──────── Extracted data ────────
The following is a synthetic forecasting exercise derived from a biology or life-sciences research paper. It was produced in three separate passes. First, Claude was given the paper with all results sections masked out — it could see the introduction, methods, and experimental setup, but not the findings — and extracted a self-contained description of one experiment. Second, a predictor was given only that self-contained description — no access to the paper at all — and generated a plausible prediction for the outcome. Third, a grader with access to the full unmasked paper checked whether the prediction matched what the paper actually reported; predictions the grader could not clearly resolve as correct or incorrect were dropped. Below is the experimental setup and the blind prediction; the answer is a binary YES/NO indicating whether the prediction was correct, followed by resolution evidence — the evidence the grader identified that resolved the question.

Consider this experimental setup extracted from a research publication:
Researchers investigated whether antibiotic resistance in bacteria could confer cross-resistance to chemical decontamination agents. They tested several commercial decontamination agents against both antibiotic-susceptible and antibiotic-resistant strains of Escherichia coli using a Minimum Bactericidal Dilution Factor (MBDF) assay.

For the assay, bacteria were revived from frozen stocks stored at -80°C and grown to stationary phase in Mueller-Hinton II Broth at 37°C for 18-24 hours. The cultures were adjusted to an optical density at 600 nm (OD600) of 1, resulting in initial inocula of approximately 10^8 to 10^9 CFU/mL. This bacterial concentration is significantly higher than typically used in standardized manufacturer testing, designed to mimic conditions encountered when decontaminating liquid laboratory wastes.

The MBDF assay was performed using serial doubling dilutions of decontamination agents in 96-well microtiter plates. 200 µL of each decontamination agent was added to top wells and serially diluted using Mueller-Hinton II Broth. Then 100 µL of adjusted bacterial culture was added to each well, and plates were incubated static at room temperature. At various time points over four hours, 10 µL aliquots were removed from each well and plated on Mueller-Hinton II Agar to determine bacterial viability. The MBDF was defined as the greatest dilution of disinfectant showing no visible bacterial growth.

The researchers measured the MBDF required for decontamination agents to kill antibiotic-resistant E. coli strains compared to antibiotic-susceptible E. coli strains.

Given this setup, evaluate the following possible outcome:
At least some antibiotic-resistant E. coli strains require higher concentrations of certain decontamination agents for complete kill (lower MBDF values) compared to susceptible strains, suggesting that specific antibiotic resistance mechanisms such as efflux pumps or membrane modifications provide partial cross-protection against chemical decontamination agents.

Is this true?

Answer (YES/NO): NO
────────
▶ **Required work**
Out of the records above, pull the lines that include the word "Hinton".

▶ **Written answer**
For the assay, bacteria were revived from frozen stocks stored at -80°C and grown to stationary phase in Mueller-Hinton II Broth at 37°C for 18-24 hours. The cultures were adjusted to an optical density at 600 nm (OD600) of 1, resulting in initial inocula of approximately 10^8 to 10^9 CFU/mL. This bacterial concentration is significantly higher than typically used in standardized manufacturer testing, designed to mimic conditions encountered when decontaminating liquid laboratory wastes.
The MBDF assay was performed using serial doubling dilutions of decontamination agents in 96-well microtiter plates. 200 µL of each decontamination agent was added to top wells and serially diluted using Mueller-Hinton II Broth. Then 100 µL of adjusted bacterial culture was added to each well, and plates were incubated static at room temperature. At various time points over four hours, 10 µL aliquots were removed from each well and plated on Mueller-Hinton II Agar to determine bacterial viability. The MBDF was defined as the greatest dilution of disinfectant showing no visible bacterial growth.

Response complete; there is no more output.